The fund is managed by PGIM Fixed Income, one of the world’s largest leveraged finance managers with $38 billion in floating-rate loan assets (as of the end of Q1 2022).

The ETF replicates the strategy of the $4.6bn PGIM Floating Rate Income Fund which ranks in Morningstar’s top decile for total returns over the prior three, five, and ten-year performance periods.

Both funds are overseen by Brian Juliano, Head of US Bank Loans and co-Head of US CLOs; Robert Cignarella, Head of US High Yield; and Robert Meyer, Vice President of US Bank Loans; alongside portfolio managers Parag Pandya and Ian Johnston.

Floating rate loans offer coupons that adjust to reflect changes in interest rates. Compared to traditional bonds which pay fixed coupons, this feature makes floating-rate securities far less susceptible to losing value when interest rates increase.

Investors are increasingly seeking to take a defensive stance on interest rates as the Federal Reserve embarks on what is expected to be an aggressive series of rate hikes. The Fed raised the federal funds rate by a half-point increment to a range of 0.75% – 1.00% at the beginning of May; however, current market pricing has the rate rising to 2.75%-3.00% as soon as the beginning of next year.

According to research from PGIM Investments, floating-rate loans have historically outperformed the broader US bond market in the 18 months directly following the start of the four previous Fed rate hike cycles.

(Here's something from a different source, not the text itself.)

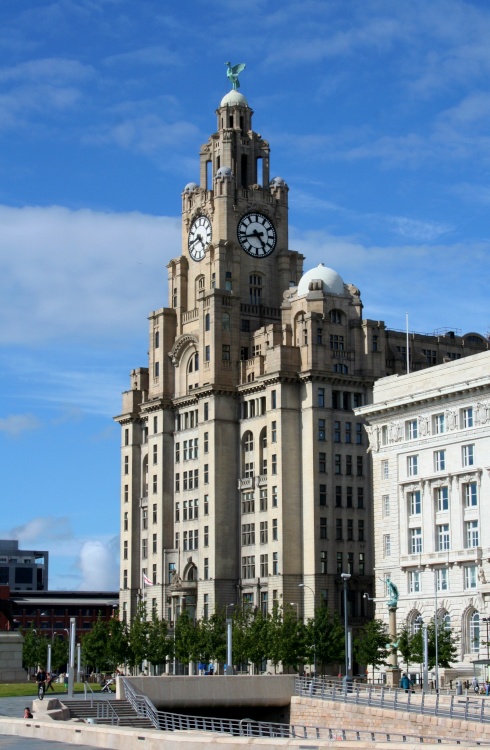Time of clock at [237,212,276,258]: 4:42
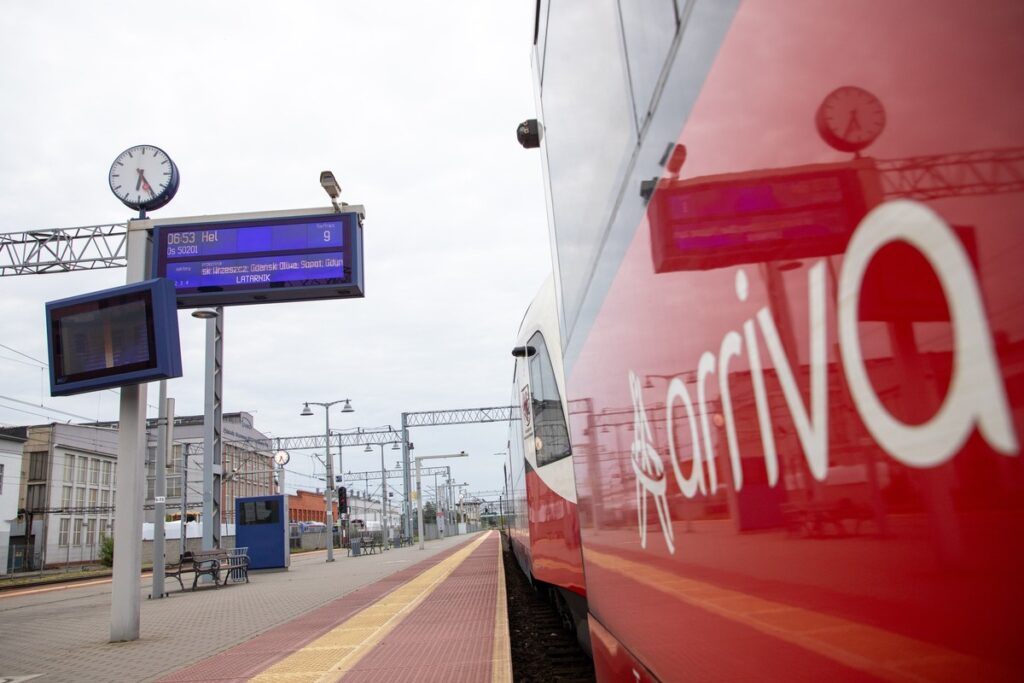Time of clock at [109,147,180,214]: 6:24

The Credit Suisse Leveraged Loan Index returned an average of 10.2% over these periods compared to 8.9% for the Bloomberg US Corporate High Yield Index and 6.9% for the Bloomberg US Aggregate Bond Index.

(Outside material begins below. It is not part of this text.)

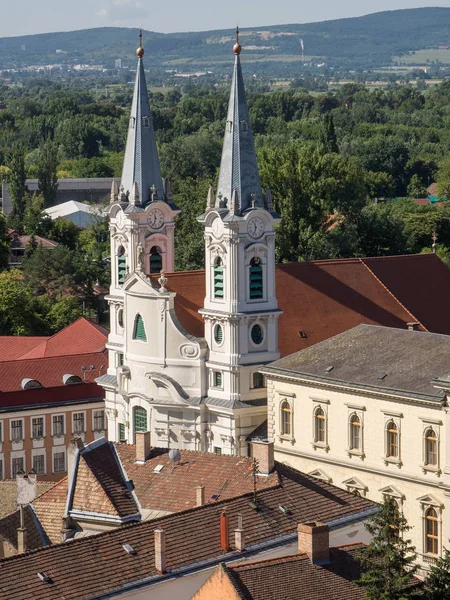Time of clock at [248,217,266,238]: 11:32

While these performance figures highlight the relative opportunity in floating-rate securities during periods of monetary tightening, PGIM’s Brian Juliano maintains that current market conditions necessitate an active management approach to the sector.

Juliano said: “Despite strong fundamentals, uncertainty around developments in Ukraine, inflation, and central bank hawkishness underscore the importance of both credit selection and risk management. Mechanically, the coupons that bank loans pay reset on short-term interest rate movements which may help to mitigate the impact of rising interest rates. This structure, when paired with active management and a well-researched credit selection process, seeks to provide investors with an opportunity to be rewarded as market volatility continues.”

The ETF is unconstrained as to the maturity and credit quality characteristics of the floating rate securities in which it invests. Up to 20% of the fund’s assets may be allocated to uncollateralized senior loans, while a maximum of 25% of the fund’s assets may be invested in non-US issuers including those domiciled in emerging markets.

PGIM utilizes a combination of top-down economic analysis and bottom-up research in conjunction with proprietary quantitative models and risk management systems when building the ETF’s portfolio.

The ETF comes with an expense ratio of 0.72% which is relatively high for a floating-rate ETF, reflecting the fund’s active management approach.

The largest passively managed ETFs in this space include the $9.8bn iShares Floating Rate Bond ETF (FLOT US) and $3.4bn SPDR Bloomberg Barclays Investment Grade Floating Rate ETF (FLRN US), both of which have expense ratios of 0.15%.